Each output vector for token i has been enriched with information from all other tokens in the sequence. This is what BERT exploits — the final encoder states capture rich bidirectional context.

In encoder-decoder architectures (T5, original Transformer), the encoder's final output is passed as K and V to the cross-attention in each decoder block.


Code Skeleton

Python
import torch
import torch.nn as nn

class EncoderBlock(nn.Module):
    def __init__(self, d_model: int, num_heads: int, d_ff: int, dropout: float = 0.1):
        super().__init__()
        self.self_attn = MultiHeadAttention(d_model, num_heads)
        self.ff = nn.Sequential(
            nn.Linear(d_model, d_ff),
            nn.GELU(),
            nn.Linear(d_ff, d_model)
        )
        self.norm1 = nn.LayerNorm(d_model)
        self.norm2 = nn.LayerNorm(d_model)
        self.dropout = nn.Dropout(dropout)

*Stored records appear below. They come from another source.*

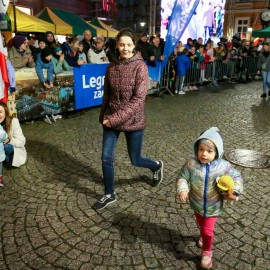 powiększ zdjęcie: Biegli i maszerowali w świątecznym nastroju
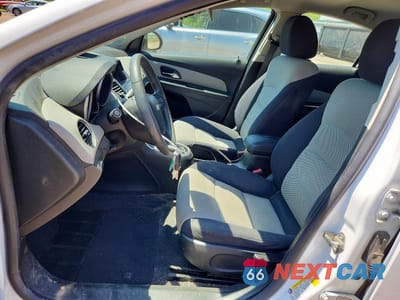 Zdjęcie 7 z 13 samochodu: 2012 CHEVROLET CRUZE LS VIN:1G1PC5SH4C7395617 - miniatura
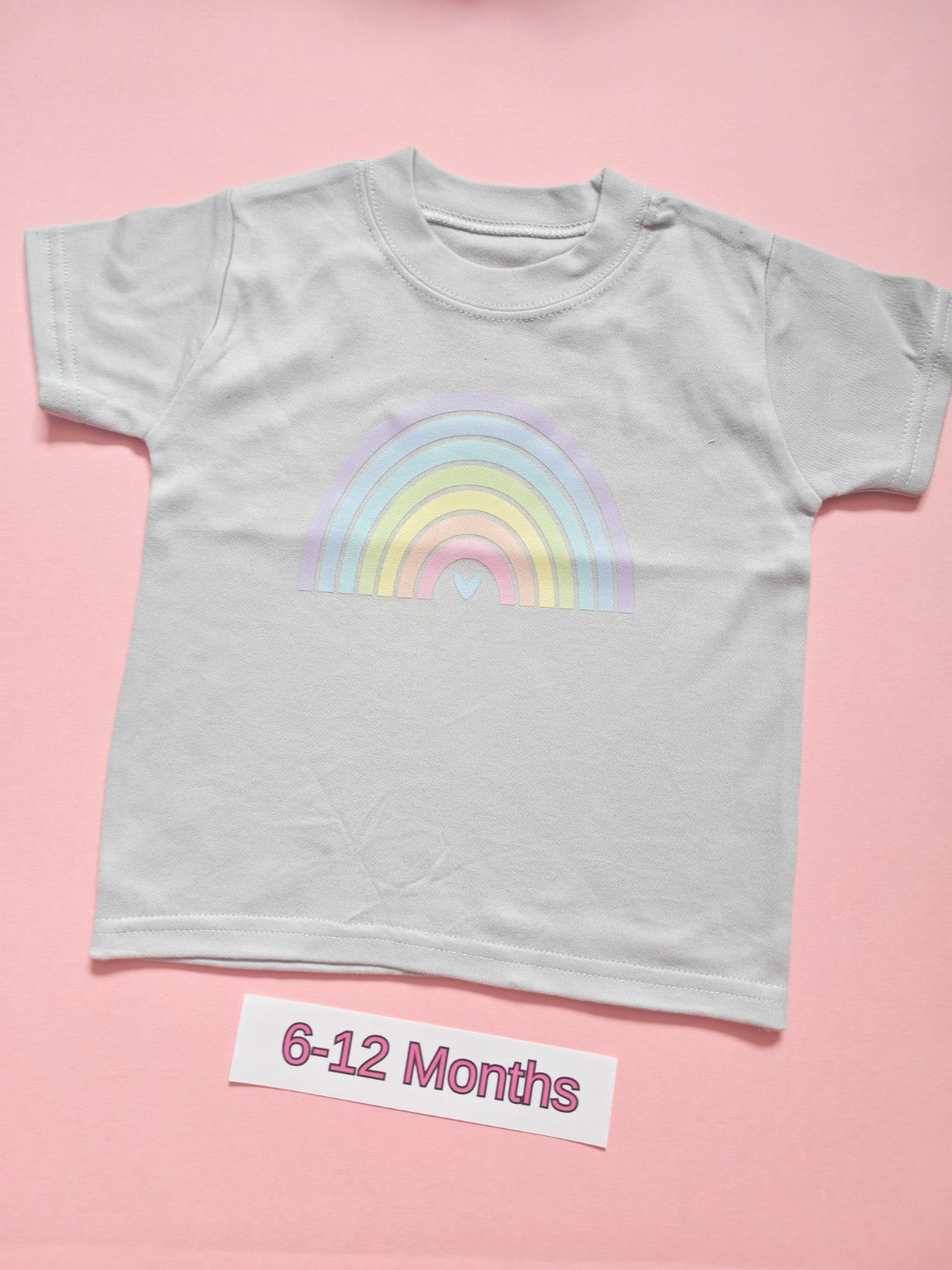 Frozen grey children's T-shirt with pastel rainbow and heart design, size 6-12 months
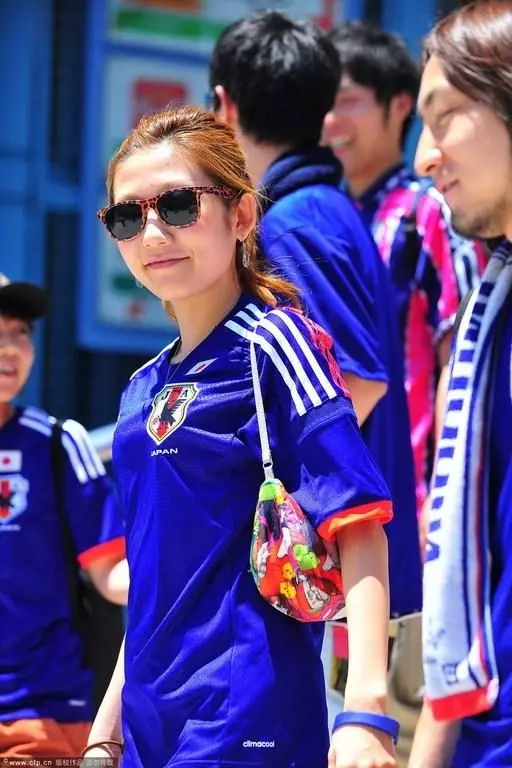 【韓國女球迷讓人戀愛了~】2018世界盃不止有帥氣球員,女球迷也超漂亮der!
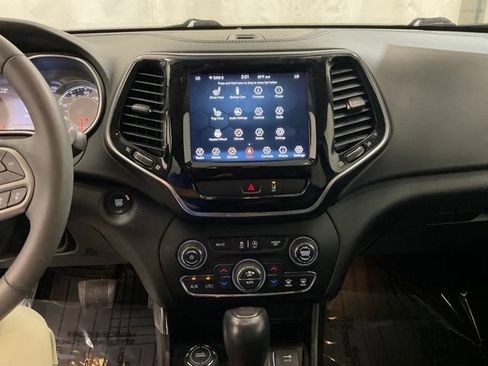 Used 2022 Jeep Cherokee Limited AWD/4WD image 17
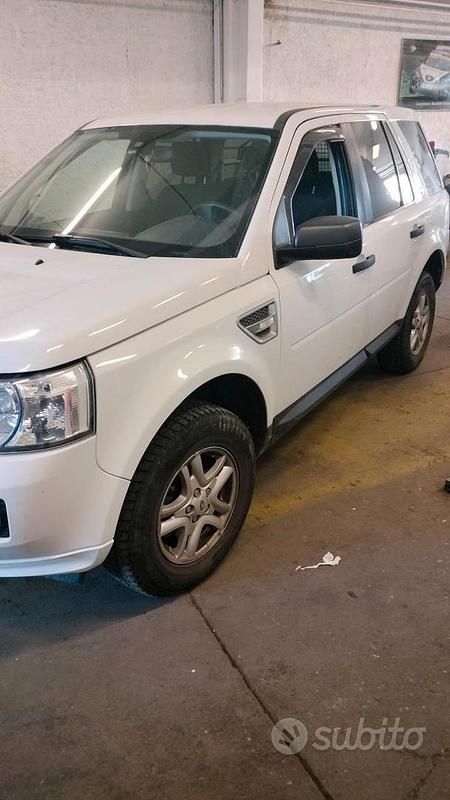 Bianco Usata 2012 Land Rover Freelander 2 SUV | 7500 € (Cara) - Immagine 1/4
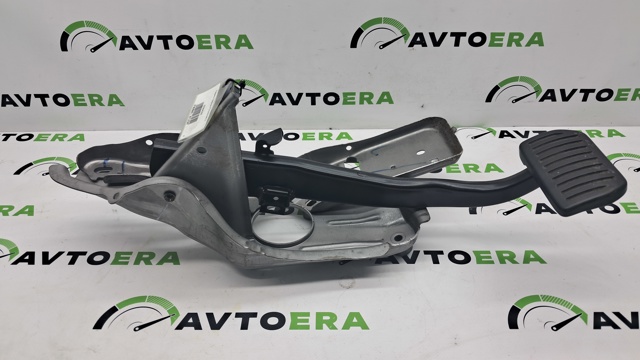 Педаль гальма 32264200 VOLVO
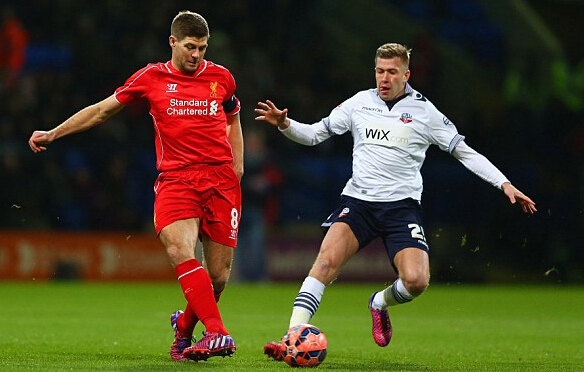 共和报：米兰罗马重启前锋互换方案，塔雷还关注雷恩前锋梅特（共和报称米兰与罗马重启前锋互换，塔雷亦关注雷恩前锋梅特）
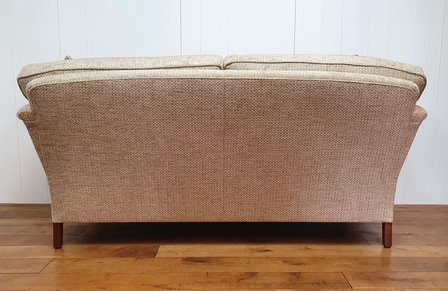 Bank Engelse sofa met hoge strakke arm en messing wiel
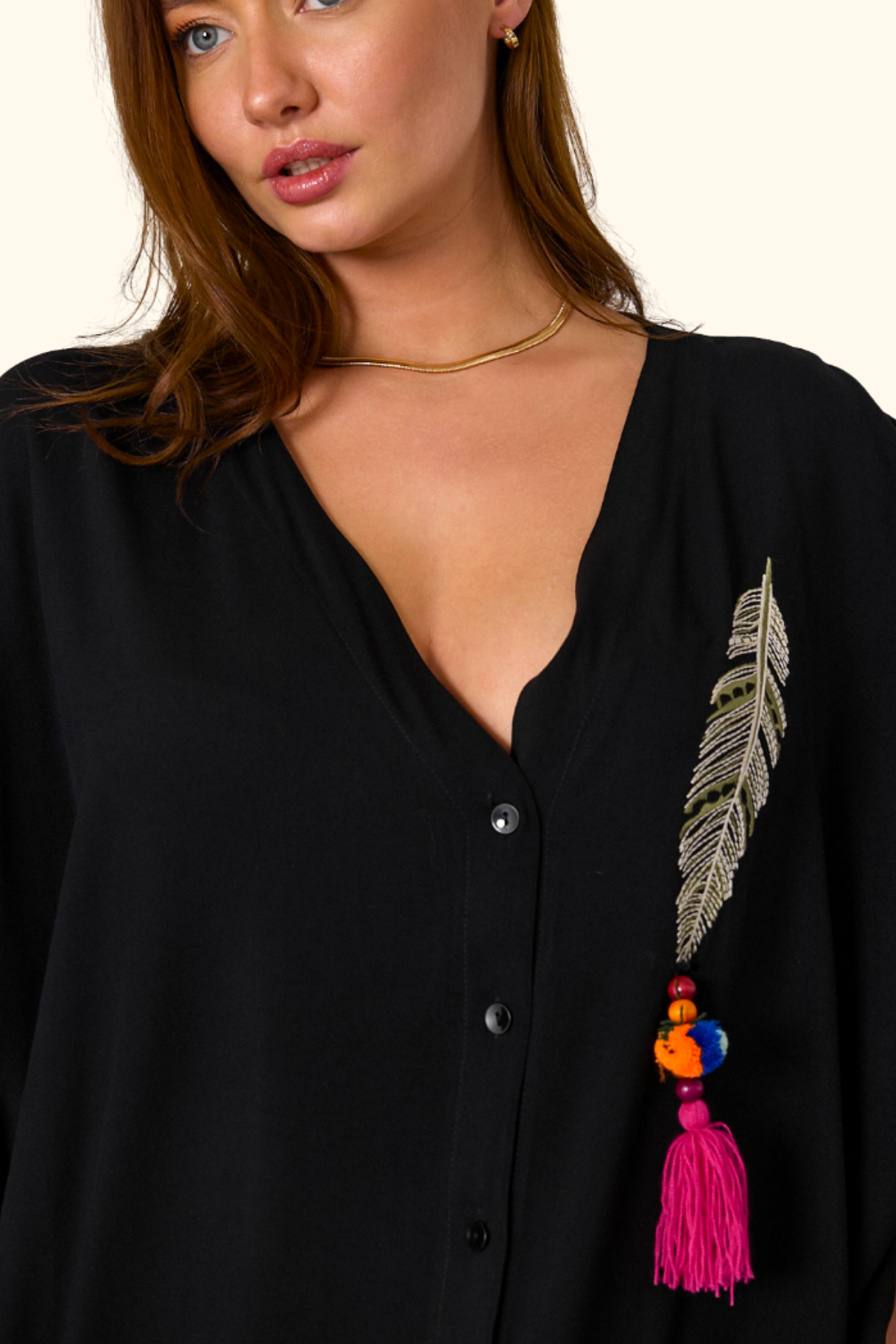 Siyah V Yaka Tüy Nakışlı Boncuklu Cepli Oversize Uzun Elbise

    def forward(self, x: torch.Tensor, mask=None) -> torch.Tensor:
        # Pre-LayerNorm (modern variant)
        a = x + self.dropout(self.self_attn(self.norm1(x), self.norm1(x), self.norm1(x), mask))
        out = a + self.dropout(self.ff(self.norm2(a)))
        return out

Interview Answer

"Each encoder block has two sub-layers: multi-head self-attention (where every token attends to every other token bidirectionally) and a position-wise feed-forward network. Both sub-layers use residual connections and layer normalisation. Attention handles cross-position communication; the FFN handles per-position transformation. A stack of N such blocks converts token embeddings into rich contextualised representations that capture the full sequence context."